According to GLAAD.org, "Trying to change a person's gender identity is no more successful than trying to change a person's sexual orientation -- it doesn't work. So most transgender people seek to bring their bodies more into alignment with their gender identity."
People under the transgender umbrella may also identify themselves as transsexual, and/or genderqueer. The best option is to identity the person by what they're comfortable with.
Identifying as transgender
It's hard to say exactly how many people are transgender in America. The Pew Research Center's "A Survey of LGBT Americans" admits that they make no attempt to estimate the share of the U.S. population that is LGBT (they interviewed almost 1,200 people).
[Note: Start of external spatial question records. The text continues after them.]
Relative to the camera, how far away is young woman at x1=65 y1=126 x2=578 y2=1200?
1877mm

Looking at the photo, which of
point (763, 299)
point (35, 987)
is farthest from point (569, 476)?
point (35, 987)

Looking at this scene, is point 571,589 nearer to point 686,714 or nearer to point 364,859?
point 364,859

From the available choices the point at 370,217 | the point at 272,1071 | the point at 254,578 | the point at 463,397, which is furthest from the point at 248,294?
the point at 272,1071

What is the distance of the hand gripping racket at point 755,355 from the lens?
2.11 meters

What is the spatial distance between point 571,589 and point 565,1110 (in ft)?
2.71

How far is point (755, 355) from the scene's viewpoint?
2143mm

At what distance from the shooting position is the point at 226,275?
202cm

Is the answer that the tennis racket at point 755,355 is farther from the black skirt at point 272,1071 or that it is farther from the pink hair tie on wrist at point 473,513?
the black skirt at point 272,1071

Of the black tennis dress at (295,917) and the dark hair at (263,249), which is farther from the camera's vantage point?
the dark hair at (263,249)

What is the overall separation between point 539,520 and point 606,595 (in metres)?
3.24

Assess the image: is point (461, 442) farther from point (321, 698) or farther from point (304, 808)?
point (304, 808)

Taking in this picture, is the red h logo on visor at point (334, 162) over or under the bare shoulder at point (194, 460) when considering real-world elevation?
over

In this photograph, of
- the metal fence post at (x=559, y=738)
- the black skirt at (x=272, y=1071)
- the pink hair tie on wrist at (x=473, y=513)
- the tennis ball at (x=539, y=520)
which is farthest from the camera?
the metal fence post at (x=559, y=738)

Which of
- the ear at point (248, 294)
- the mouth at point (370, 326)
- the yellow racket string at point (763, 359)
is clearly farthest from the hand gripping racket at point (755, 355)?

Other recent survey-based research reports have made estimates in the 3.5%-5% range.
However, this all depends on the willingness of LGBT individuals to disclose sexual orientation and gender identity.
With that said, "The Pew Research survey finds that 5% of LGBT respondents identify primarily as transgender; this is roughly consistent with other estimates of the proportion of the LGBT population that is transgender. Although there is limited data on the size of the transgender population, it is estimated that 0.3% of all American adults are transgender (Gates 2011)."
While the estimated number of transgender is slim, one can imagine that there are so many other individuals out there identifying as such, but scared to disclose the information to family and friends.
Need for Equality
The Jenner interview is a great step toward education and acceptance. While a lot of Jenner's supporters are taking to Twitter to show their solidarity for the reality star, transgender people still face tons of discrimination.
According to "Injustice at Every Turn," a report by the National Center for Transgender Equality and The Task Force:
- Transgender people are four times more likely to live in poverty.
- Transgender people experience unemployment at twice the rate of the general population, with rates for people of color up to four times the national unemployment rate.
- 90% of transgender people report experiencing harassment, mistreatment or discrimination on the job.
- 22% of respondents who have interacted with police reported harassment by police, with much higher rates reported by people of color. Almost half of the respondents (46%) reported being uncomfortable seeking police assistance.
- 41% of respondents reported attempting suicide, compared to 1.6% of the general population.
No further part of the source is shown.